Suppose we have a worker-assignment problem where we seek to assign Alice, Bob, Chris, ... to jobs A, B, C, ... subject to various constraints and some objective function based on these assignments, and with the following considerations:
- Many employees are identical except in name. (Workers $i$ and $j$ considered "identical" if for every feasible solution, the allocations for worker $i$ can be swapped with those for $j$ without changing the feasibility or objective-function value of the solution).
- Similarly, many jobs are identical except in name.
Hence, there will be many optimal solutions that differ from one another only by swaps between identical entities - let's call these "sibling" solutions.

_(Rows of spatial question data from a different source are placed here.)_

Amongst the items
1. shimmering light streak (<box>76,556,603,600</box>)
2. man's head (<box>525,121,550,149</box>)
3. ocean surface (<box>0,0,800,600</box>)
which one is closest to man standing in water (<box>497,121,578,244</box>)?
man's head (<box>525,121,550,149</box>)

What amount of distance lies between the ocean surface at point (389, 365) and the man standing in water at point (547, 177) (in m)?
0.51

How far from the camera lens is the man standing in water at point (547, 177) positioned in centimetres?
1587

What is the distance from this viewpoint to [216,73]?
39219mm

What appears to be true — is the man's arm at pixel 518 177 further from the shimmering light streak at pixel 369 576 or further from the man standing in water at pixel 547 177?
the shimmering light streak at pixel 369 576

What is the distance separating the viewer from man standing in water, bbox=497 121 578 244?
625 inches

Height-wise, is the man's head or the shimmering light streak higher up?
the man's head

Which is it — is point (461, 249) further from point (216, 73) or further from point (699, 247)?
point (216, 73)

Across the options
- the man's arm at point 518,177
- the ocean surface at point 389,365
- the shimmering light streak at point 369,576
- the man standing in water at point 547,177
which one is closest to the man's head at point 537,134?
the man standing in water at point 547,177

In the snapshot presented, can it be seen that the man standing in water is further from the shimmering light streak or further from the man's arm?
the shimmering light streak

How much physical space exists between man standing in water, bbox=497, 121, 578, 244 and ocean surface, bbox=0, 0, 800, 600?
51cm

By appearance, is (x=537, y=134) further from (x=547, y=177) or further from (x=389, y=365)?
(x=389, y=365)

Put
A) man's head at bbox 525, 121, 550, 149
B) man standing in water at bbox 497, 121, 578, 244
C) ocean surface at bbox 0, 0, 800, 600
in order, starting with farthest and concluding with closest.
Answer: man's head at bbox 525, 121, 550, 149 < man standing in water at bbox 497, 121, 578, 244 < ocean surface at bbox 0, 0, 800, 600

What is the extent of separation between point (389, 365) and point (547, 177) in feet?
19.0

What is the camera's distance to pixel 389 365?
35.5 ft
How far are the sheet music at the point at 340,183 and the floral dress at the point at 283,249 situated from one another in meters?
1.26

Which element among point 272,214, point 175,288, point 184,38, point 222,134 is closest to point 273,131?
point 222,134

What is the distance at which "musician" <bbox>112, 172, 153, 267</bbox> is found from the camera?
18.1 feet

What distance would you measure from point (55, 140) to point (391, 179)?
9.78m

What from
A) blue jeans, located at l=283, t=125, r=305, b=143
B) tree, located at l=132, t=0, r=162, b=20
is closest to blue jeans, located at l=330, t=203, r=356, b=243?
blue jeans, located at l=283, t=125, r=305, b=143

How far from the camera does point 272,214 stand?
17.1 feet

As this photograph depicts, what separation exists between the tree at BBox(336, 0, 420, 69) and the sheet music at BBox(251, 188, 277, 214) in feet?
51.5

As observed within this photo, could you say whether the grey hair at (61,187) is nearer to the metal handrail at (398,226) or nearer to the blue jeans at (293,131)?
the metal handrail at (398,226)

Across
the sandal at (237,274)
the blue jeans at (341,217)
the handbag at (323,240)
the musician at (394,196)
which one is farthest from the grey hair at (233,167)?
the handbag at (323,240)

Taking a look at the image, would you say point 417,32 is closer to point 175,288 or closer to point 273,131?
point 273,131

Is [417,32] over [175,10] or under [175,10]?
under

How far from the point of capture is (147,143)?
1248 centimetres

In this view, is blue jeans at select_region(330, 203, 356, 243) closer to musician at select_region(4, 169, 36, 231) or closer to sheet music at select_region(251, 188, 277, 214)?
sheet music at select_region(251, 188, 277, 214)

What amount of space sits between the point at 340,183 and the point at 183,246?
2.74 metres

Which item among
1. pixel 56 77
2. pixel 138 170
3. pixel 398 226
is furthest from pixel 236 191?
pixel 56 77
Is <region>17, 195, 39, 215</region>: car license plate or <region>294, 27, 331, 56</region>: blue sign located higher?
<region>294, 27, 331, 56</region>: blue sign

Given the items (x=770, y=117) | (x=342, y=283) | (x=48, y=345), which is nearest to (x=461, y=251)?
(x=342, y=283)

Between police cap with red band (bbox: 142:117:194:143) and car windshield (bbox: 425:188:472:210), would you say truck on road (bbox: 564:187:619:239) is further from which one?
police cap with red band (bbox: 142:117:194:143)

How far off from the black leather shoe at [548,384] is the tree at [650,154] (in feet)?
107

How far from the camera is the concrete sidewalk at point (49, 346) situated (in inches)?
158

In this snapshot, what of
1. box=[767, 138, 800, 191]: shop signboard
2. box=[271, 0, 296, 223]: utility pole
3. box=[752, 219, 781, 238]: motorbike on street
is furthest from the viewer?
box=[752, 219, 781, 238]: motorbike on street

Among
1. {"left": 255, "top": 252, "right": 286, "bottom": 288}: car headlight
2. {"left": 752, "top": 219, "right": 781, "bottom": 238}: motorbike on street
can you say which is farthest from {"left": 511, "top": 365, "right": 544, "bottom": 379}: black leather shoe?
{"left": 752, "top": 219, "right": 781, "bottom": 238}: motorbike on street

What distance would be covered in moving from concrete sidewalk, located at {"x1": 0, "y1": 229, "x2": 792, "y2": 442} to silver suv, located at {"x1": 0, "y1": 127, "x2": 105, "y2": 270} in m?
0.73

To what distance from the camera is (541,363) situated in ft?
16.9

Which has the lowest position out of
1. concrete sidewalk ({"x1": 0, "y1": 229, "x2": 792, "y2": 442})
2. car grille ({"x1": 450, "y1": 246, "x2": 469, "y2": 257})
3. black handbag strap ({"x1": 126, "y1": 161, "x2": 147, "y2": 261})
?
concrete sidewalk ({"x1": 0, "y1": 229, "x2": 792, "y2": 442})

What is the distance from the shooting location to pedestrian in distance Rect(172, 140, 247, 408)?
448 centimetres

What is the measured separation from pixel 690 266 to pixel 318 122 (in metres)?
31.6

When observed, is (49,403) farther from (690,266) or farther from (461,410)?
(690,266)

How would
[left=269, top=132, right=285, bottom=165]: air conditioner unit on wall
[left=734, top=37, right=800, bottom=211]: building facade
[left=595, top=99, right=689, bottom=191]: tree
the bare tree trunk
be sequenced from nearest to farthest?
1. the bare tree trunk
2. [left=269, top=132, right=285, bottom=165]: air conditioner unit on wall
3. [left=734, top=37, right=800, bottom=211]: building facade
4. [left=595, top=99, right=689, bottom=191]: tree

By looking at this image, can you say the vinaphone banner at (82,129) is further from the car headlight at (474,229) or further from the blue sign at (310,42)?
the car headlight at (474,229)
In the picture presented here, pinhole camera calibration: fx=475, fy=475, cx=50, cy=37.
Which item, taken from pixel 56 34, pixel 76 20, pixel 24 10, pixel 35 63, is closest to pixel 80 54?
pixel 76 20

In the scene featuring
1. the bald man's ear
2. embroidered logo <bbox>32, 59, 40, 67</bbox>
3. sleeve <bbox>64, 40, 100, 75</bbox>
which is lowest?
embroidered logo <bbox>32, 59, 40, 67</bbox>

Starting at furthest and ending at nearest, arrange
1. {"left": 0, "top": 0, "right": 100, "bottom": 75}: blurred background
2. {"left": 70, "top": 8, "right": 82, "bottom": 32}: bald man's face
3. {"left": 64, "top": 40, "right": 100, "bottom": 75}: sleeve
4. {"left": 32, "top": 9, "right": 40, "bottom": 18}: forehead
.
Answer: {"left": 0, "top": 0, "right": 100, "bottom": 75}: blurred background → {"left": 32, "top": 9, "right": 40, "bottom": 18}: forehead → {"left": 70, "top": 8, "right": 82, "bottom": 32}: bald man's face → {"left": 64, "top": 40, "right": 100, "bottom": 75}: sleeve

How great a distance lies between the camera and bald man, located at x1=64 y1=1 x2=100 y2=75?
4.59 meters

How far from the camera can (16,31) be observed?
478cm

Stability/reproducibilityPersistence of solutions is desired. If we rerun the same problem to optimality, we want to get the exact same solution, not one of its siblings. If we make small changes to the problem and rerun, we want to change the solution by enough to achieve optimality in the new version of the problem, but no more than that.
We may wish to do this many times, without keeping records of all the old solutions.
How can we achieve this?
If it weren't for #4, one possible solution would be to add a small term to the objective function that penalises changes from previous solutions. Unfortunately this becomes impractical if we are doing a lot of runs with small changes.
I have figured out one way to do this and will post as a self-answer, but I am interested in hearing others.